• [Selected text]
********************

Why it is that String can be instantiated directly but StringBuffer needs new operator. Can someone explain me the main reason please.
All objects need to be instantiated with new. Only primitives can be instantiated from a literal (int i = 0;).
The only exceptions are:
strings, which allow a special initialisation construct:
String s = "abc"; //can be instantiated from a literal, like primitives
null instantiation: Object o = null;
It is defined in the Java Language Specification #3.10:
A literal is the source code representation of a value of a primitive type, the String type, or the null type.
Note: arrays also have a dedicated initialisation patterm , but that's not a literal:
int[][] a = { { 00, 01 }, { 10, 11 } };
Using String s1 = "hello"; and String s2 = new String("hello"); have a subtle difference.
public static void main(String[] arg ) {
String s1 = "Java";
String s2 = "Java";
String s3 = new String("Java");
System.out.println(s1==s2); //true
System.out.println(s1==s3); //false
StringBuilder sb = new StringBuilder(25); //initial capacikacity
sb = new StringBuilder(10);
sb.append(s1).append(" uses immutable strings.");
sb.setCharAt(20, 'S');
System.out.println(sb);
}
In the above code, "Java" is known as a String literal. In order to save memory, both times this appears in the code, it is the same String literal, so s1 and s2 actually refer to the same object in memory. While s1.equals(s3) would be true, they do not reference the same object in memory as shown above.
In practice, we always use .equals to compare Strings and they are immutable, so we cannot change the data s1 refers to (at least not easily). But if we were able to change the data referenced by s1, then s2 would change along with it.
StringBuilder does let you modify the underlying data: we often use it to append one String to another as illustrated above. We can be glad that StringBuilder sb2 = "what?" is illegal because in the case of StringBuilders, having two of them reference the same data (meaning sb1==sb2) is more likely to lead to problems where a change in sb1 causes an unexpected change in sb2.
String ab = "hello"; //straight initialization
String ac = "hello"; // create one more reference ac
String is a special case when you use the new keyword, a new String object will be created. Note that objects are always on the heap - the string pool is not a separate memory area that is separate from the heap.The string pool is like a cache.
It is like this because Strings are something heavily used by java and creating String objects using new key word is expensive also that's why java has introduced StringPool concept.

********************

• [Collected material]
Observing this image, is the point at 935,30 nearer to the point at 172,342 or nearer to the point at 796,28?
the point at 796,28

********************

• [Required work]
1. Write out the part of the thread on Java String literals that starts with "The only exceptions" and goes on through "a subtle difference.".
2. Continue the thread on Java String literals from where it stops.

• [In response]
1.
The only exceptions are:
strings, which allow a special initialisation construct:
String s = "abc"; //can be instantiated from a literal, like primitives
null instantiation: Object o = null;
It is defined in the Java Language Specification #3.10:
A literal is the source code representation of a value of a primitive type, the String type, or the null type.
Note: arrays also have a dedicated initialisation patterm , but that's not a literal:
int[][] a = { { 00, 01 }, { 10, 11 } };
Using String s1 = "hello"; and String s2 = new String("hello"); have a subtle difference.

2.
If you declare one variable ac with same value , java will not create new object(String) it will simply refer to the same object(hello) which is already there in pool.
String ab_1 = new String ("hello_1"); //initializing using new
It will simple create object in memory and ab_1 will refer to that object.
Strings are quite a special case in Java (this is not really a good thing in my opinion, but that doesn't matter).
Strings, unlike other objects, can be instantiated directly like they were constants.
When you do this, the String constant is added to the String constant pool, and handled like it was a primitive. Let me give an example.
String a = "abc";
String b = "abc";
When you instantiate a as a "primitive" string, it gets added to the pool, when you instantiate b, the same object is returned from the pool, so if you do this:
a == b;
You'll get... true, since it's actually the same object. If you instantiate both with new, you'll get false, since you're comparing the references of two different Objects (new forces the creation of a distinct object).
Strings are handle specially by java compiler. When you type a string literal such as "hello", the compiler creates a new String object for you internally.
No such thing is performed for StringBuffers (although Java uses StringBuffers internally for another purpose - for implementing string concatenation).
See Difference between string object and string literal for more details.
Other pointers:
String, StringBuffer, and StringBuilder
+ operator for String in Java
There is also one more difference based on 'where' strings are 'stored' - memory or string constant pool.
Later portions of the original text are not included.